Al cabo de una semana, Drawlight estaba invitado a una casa de Soho Square para escuchar a una famosa soprano italiana recién llegada de Roma. También se había invitado al señor Norrell, naturalmente. Pero, cuando llegó a la casa, Drawlight no vio al mago entre los asistentes. Lascelles, apoyado en la repisa de la chimenea, conversaba con otros caballeros. Drawlight se acercó y le preguntó por Norrell.

—Ha ido a hacer una visita a sir Walter Pole —respondió Lascelles—. Posee una importante información que desea comunicar inmediatamente al duque de Portland. Y sir Walter Pole es la persona a la que quiere honrar con la misión de transmitir el mensaje.

—¡Portland! —exclamó otro caballero—. ¿Cómo? ¿Tan desesperados están los ministros que consultan a los magos?

—No es eso exactamente —sonrió Lascelles—. La idea ha nacido de Norrell. Quiere ofrecer sus servicios al gobierno. Por lo visto tiene un plan para derrotar a los franceses a base de magia. Pero no me parece probable que los ministros lo escuchen. Con los franceses acosándolos en el continente y todo el mundo acosándolos en el Parlamento, no creo que pueda existir en parte alguna un grupo de caballeros más castigado, ni con menos atención que dedicar a las excentricidades de un caballero de Yorkshire.

Al igual que el héroe de un cuento de hadas, Norrell había descubierto que el poder para conseguir lo que deseaba siempre había estado en su mano. Hasta un mago ha de tener familiares, y se daba el caso de que existía un pariente lejano (por parte de madre) que en cierta ocasión se había hecho muy ingrato al señor Norrell a raíz de haberle escrito una carta.

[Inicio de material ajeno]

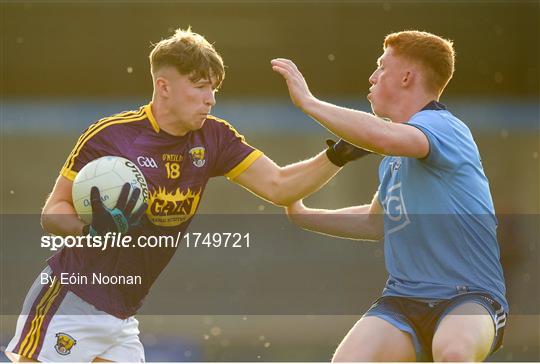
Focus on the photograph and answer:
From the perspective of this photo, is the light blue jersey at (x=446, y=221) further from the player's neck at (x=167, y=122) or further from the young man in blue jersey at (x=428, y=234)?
the player's neck at (x=167, y=122)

Para evitar que volviera a escribirle cartas, Norrell le había regalado las ochocientas libras que el hombre le pedía en su carta, pero lamento decir que no bastó para contener a su pariente por parte de madre, malvado incorregible, pues le escribió otra carta en la que declaraba, entre una profusión de frases de elogio y agradecimiento para su benefactor, que «en lo sucesivo me consideraré a mí mismo y a mis amigos servidores de sus intereses de usted, y todos nosotros estamos dispuestos a votar en las próximas elecciones de acuerdo con sus nobles deseos, y si en el futuro considerara que mis servicios pueden serle útiles, sus órdenes de usted no harán sino honrar y enaltecer a los ojos del mundo a este su humilde y afectísimo servidor, Wendell Markworthy».

Hasta el momento, Norrell no había tenido necesidad de enaltecer al señor Markworthy a los ojos del mundo honrándolo con orden alguna, pero se descubrió (lo había averiguado Childermass) que Markworthy había destinado el dinero a adquirir para sí y para su hermano sendos empleos en la Compañía de las Indias Orientales. Habían ido a la India y, diez años después, habían regresado ricos. Al no haber recibido de Norrell, su primer patrón, indicación alguna sobre cómo debía votar, Markworthy había seguido la pauta del señor Bonnell, su superior en la Compañía de las Indias Orientales, y había instado a todos sus amigos a que hicieran otro tanto. Así pues, se había vuelto muy útil para Bonnell, quien a su vez era gran amigo de sir Walter Pole, el político. En los atareados mundos del comercio y la política, un caballero debe un favor a otro, quien, a su vez, está en deuda con otro, y así sucesivamente hasta formar una cadena de promesas y obligaciones. En este caso, la cadena se extendía desde el señor Norrell hasta sir Walter Pole, y sir Walter Pole era ahora ministro.